#### [SOURCE]
And now, I bring you a public service announcement to pre-but the arguments that seem to be gaining traction suggesting (falsely) that current gas price volatility is caused by renewables. Buckle up... Thread:
1/ First, the case being made by the fossil shills: Intermittent renewables (read: wind and solar) need balancing capacity on the grid. Only quick ramping, inefficient gas plants can provide that so as Rs are deployed, gas demand goes up and increases price.
2/ That is a real thing and not without it's merits. If that were driving demand, it would be pretty easy to spot in the data, because we'd see rising gas demand. Trouble is, we don't. eia.gov/dnav/ng/hist/n…
3/ For the 7 months that ended July 2021, total US gas use was 17,862 billion cubic feet. Same 7 months of 2020 total us gas use was 17,696 BCF. e.g., Demand in 2021 is 114 BCF lower than it was at this time last year. There goes that argument.
4/ So if it's not a demand side pressure, what about supply? In the 7 months ending July 2021 the US has produced 20,297 BCF of gas. Same period in 2020 total production was 23,792 BCF. e.g., US natural gas producers produced more than 3,000 FEWER BCF this year than last.
5/ Since both are down, there's a much stronger case to be made that declining production is driving market tightness rather than declining demand. Only the former is consistent with the laws of supply and demand after all.
6/ It makes sense BTW that demand would be down. Remember all those gas companies that were writing down losses over the last couple years? That tends to dry up capital for new field development. And there has been a decline in operating wells. eia.gov/dnav/ng/hist/n…
7/ As an aside, my dad used to have a paper-weight of an oil barrel on his desk. On one side it said "relax, the price will go down". On the other it said "relax, the price will go up." Such is the nature of capital investment cycles in the O&G sector... But I digress.
8/ But that's not the whole story. Gas storage in the US exists to absorb swings between demand and supply. Changes in storage levels also have to factor in. Turns out that's also down, year-on-year:
9/ As of July 2021, we had 7,188 BCF in storage. That's down 6% (495 BCF) from July 2020. Maybe not totally surprising. Supply has fallen faster than demand (which has also fallen) so the buffer in the system is tighter. That would lead to upward price pressure too.

#### [RECORD LIST]
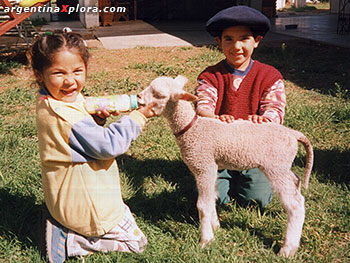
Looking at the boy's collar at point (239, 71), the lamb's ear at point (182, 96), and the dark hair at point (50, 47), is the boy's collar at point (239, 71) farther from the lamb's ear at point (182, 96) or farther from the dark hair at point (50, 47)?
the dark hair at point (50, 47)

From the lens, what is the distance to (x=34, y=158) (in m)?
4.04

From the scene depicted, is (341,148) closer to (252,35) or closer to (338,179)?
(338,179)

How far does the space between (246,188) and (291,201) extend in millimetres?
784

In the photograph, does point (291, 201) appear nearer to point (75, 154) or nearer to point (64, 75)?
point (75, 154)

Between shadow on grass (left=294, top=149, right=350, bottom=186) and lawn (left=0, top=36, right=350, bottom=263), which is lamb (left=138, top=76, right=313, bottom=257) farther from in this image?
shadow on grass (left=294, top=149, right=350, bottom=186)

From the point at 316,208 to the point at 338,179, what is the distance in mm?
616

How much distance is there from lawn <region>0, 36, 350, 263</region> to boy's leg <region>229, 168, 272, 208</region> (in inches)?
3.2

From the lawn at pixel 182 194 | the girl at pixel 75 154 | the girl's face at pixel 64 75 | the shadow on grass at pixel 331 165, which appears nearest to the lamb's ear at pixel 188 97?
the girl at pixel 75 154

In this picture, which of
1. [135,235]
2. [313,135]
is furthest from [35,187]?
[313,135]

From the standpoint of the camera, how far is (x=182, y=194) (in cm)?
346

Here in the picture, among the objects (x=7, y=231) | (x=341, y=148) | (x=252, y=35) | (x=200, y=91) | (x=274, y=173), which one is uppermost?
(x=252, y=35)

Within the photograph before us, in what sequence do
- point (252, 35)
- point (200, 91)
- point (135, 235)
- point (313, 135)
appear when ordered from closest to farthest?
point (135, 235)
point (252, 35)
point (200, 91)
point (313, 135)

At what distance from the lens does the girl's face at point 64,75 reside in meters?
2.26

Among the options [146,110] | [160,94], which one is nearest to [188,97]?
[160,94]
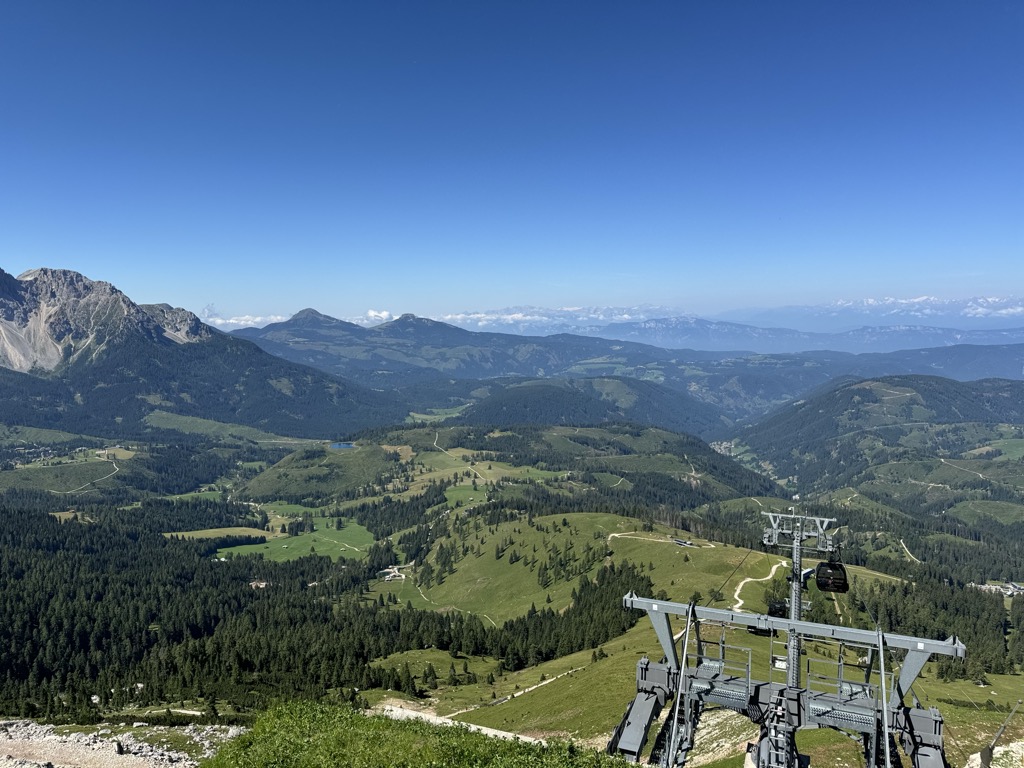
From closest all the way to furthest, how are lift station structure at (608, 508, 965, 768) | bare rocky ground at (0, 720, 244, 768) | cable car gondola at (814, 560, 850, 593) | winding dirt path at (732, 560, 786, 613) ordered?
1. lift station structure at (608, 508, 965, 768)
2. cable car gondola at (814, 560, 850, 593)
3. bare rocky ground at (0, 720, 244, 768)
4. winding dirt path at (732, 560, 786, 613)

#### [STATED GOAL]
Could you write the next few posts of the thread about US natural gas prices and renewables, picking up after its ninth post?

#### [ANSWER BELOW]
10/ Now to be sure, there is actually a big renewable driven upward pressure on gas supply going on, in spite of the falling overall demand. Hydro-electric capacity is WAY down. Thanks to climate change, it should be noted. Less snowpack = lower reservoirs = less hydro.
11/ Through July 2020, hydro-electric dams had produced a little over 184,000 billion watt-hours. That's down over 13% to just under 160,000. On the margin, you'd expect that to lead to more natural gas generation. eia.gov/electricity/mo…
12/ My rough back of the envelope is that if all that lost hydro was replaced by 13,000 Btu/kWh gas engines that would account for an additional ~323 BCF of natural gas use this year. Probably not quite that high, but in any event total demand is down.
13/ Worth watching that trend though, because burning more natural gas = more reduction in hydro capacity = more demand for gas peakers. We should try to get out of that doom loop. Just sayin'.
14/ But now here's the real kicker: look at what's happened to LNG demand. This is gas that we produce in the US, then export to other countries. eia.gov/dnav/ng/hist/n…
15/ We've exported over 2,000 BCF through July 2021 vs. 1,318 through July 2020. And it's increasingly rapidly. That increase is almost 2x the decline in storage. If we weren't exporting that NG, we'd see surging storage volumes (or less production.)
16/ Moreover, as producers gain more and more access to foreign gas markets, US consumers get more and more exposure to foreign gas market volatility.
17/ So there you have it. Gas producers have successfully found markets to sell US resources to higher priced foreign markets, causing prices to US consumers to rise. Also, they aren't producing as much as they used to. And climate change is making it worse.
18/ The solution to that is to invest in zero-carbon generation technology that doesn't have exposure to volatile fossil markets and stops the planet from warming.
19/ And as for those folks telling you that those investments are in fact the problem? Well, they would. After all, they've got a rooting interest in making your gas more expensive. You don't though. Pay them no mind.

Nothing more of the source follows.